XLA Backend Design

Date: 2026-06-14 Status: Experimental implementation Related issue: https://github.com/tensor4all/tenferro-rs/issues/984

Summary

The XLA path is a peer executor over CompiledGraph lowering views. It is implemented in tenferro-xla, not in tenferro-runtime, and it does not implement TensorBackend. Public graph users should pass CompiledGraph directly through lower_compiled_to_stablehlo or XlaExecutor::run_compiled_*; the lower-level SemanticProgram APIs remain available for operation crates and internal lowering tests.

CompiledGraph lowering view
  |
  v
tenferro_xla::lower_compiled_to_stablehlo()
  |
  v
StableHLO MLIR text
  |
  v
OpenXLA execution check or runtime-loaded PJRT plugin

The native path remains:

CompiledGraph -> Runtime::run_compiled

Runtime Dependency Boundary

XLA and PJRT are optional runtime dependencies. The pjrt feature enables dynamic loading with libloading, but tenferro does not link a PJRT library at compile time.

The loader contract is:

TENFERRO_PJRT_PLUGIN points at the default PJRT plugin shared library.
TENFERRO_PJRT_GPU_PLUGIN is available for GPU-specific scripts.
The plugin must export GetPjrtApi.
Missing variables, empty variables, missing files, and missing symbols return explicit errors.

This keeps the XLA boundary out of tenferro-runtime and avoids introducing XLA as a transitive dependency for users who only need native execution. The Phase 8 CompiledGraph wrappers are intentionally thin: they do not add a runtime-owned SubgraphCompiler implementation or a PJRT executable cache.

StableHLO Subset

The Phase 1 lowering implementation supports exact static shapes, F32, F64, and this operation set:

Constant
Add
Multiply
Negate
Divide
Abs
Exp
Log
Sin
Cos
Tanh
Sqrt
Rsqrt
Pow
Expm1
Log1p
Convert
Reshape
BroadcastInDim
Transpose
ReduceSum
DotGeneral

Unsupported dtypes, non-exact extents, extension operations without a fixed-shape standard-op lowering, and unsupported ExecOp variants fail before PJRT compilation.
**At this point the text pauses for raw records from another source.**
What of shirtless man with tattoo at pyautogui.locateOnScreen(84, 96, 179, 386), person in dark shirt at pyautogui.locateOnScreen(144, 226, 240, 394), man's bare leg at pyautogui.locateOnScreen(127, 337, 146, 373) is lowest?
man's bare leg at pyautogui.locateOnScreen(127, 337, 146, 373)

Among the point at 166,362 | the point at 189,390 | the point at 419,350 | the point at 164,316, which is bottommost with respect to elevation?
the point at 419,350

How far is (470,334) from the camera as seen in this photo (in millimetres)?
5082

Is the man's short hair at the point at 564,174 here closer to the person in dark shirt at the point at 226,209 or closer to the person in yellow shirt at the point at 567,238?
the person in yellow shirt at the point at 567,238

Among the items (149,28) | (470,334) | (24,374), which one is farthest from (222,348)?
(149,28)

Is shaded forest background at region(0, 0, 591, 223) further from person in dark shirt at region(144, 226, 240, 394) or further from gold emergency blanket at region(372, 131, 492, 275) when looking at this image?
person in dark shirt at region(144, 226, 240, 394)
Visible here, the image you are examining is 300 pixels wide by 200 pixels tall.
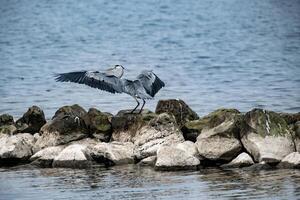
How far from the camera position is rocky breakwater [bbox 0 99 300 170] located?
12711 millimetres

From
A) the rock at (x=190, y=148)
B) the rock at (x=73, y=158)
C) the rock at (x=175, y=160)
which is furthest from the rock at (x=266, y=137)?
the rock at (x=73, y=158)

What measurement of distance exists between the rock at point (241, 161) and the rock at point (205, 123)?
25.7 inches

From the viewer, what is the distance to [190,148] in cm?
1305

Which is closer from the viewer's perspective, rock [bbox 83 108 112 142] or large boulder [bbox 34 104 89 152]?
large boulder [bbox 34 104 89 152]

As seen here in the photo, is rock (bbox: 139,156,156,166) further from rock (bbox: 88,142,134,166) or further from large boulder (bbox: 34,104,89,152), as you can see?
large boulder (bbox: 34,104,89,152)

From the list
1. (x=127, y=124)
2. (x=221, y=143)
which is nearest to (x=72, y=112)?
(x=127, y=124)

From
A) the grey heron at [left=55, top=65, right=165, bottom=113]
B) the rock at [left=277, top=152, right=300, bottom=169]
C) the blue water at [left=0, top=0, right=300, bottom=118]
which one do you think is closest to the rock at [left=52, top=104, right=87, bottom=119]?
the grey heron at [left=55, top=65, right=165, bottom=113]

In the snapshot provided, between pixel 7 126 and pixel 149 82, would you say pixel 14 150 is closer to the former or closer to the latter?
pixel 7 126

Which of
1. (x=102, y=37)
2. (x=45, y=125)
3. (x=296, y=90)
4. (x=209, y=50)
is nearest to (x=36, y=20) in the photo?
(x=102, y=37)

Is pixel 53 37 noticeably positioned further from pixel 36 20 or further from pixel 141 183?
pixel 141 183

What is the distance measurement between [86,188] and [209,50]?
21927 millimetres

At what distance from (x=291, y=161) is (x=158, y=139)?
209 centimetres

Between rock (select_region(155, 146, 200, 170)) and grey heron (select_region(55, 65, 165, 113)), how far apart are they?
1906 millimetres

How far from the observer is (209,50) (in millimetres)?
33344
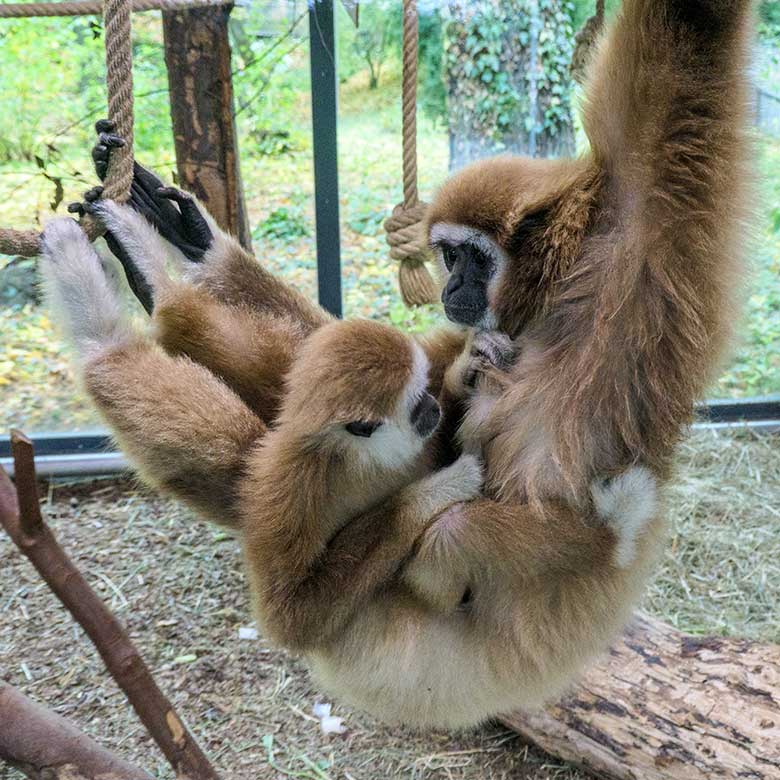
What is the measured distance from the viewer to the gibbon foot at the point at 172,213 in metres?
3.32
Operation-family APIs can still reach this path when they build or expose a fixed-shape lowering to supported standard operations. For example, fixed-shape N-ary einsum plans that tenferro-einsum expands into dot_general operations lower like any other standard traced graph.

Phase 2 is reserved for operations that need additional dtype or semantic contracts: Compare, Select, Maximum, Minimum, Clamp, Sign, and complex-oriented Conj.

Shape and Layout

StableHLO tensor types encode logical dimension order, not physical host memory order. tenferro’s host tensors are compact column-major. PJRT host transfers may expect or return C-contiguous host bytes, so tenferro-xla owns the layout boundary. Input upload passes column-major byte_strides to PJRT_Client_BufferFromHostBuffer so PJRT can read the tenferro host buffer directly. Output download passes a column-major host_layout to PJRT_Buffer_ToHostBuffer and constructs the tenferro tensor directly from the returned buffer.

dot_general also has a logical ordering mismatch. StableHLO batched dot_general produces [batch..., lhs_free..., rhs_free...], while tenferro’s DotGeneralConfig produces [lhs_free..., rhs_free..., batch...]. The lowering emits a StableHLO transpose after batched dot_general so the result shape matches tenferro’s existing contract.

Verification

The implementation has four verification layers:

Rust lowering tests for emitted StableHLO structure and unsupported errors.
pjrt feature tests for runtime plugin env-var loading and dlopen errors.
Rust API tests for the run_with_inputs / run_many_with_inputs execution boundary when no plugin is loaded.
An environment-gated execution test that writes generated StableHLO to a temporary file and runs OpenXLA’s run_hlo_module when TENFERRO_XLA_RUN_HLO_MODULE is set. This includes a direct static graph, a Phase 1 elementwise graph, and a fixed-shape N-ary einsum module after extension standard-op lowering.

The external execution test is intentionally environment-gated. Normal CI does not require a local OpenXLA checkout or GPU, but a configured developer machine can run the same generated StableHLO through Host or CUDA platforms.

Future Work

Verify run_with_inputs against a standalone CPU PJRT plugin in an environment-gated value test. The CUDA path is covered by the prebuilt OpenXLA/JAX CUDA PJRT plugin check.
Add executable cache entries keyed by StableHLO fingerprint, plugin identity, platform, compiler options, and layout policy.
Extend dtype and operation coverage after each new lowering is verified by OpenXLA execution.
Add direct native CPU-vs-XLA value comparisons once the Rust PJRT execution wrappers are complete.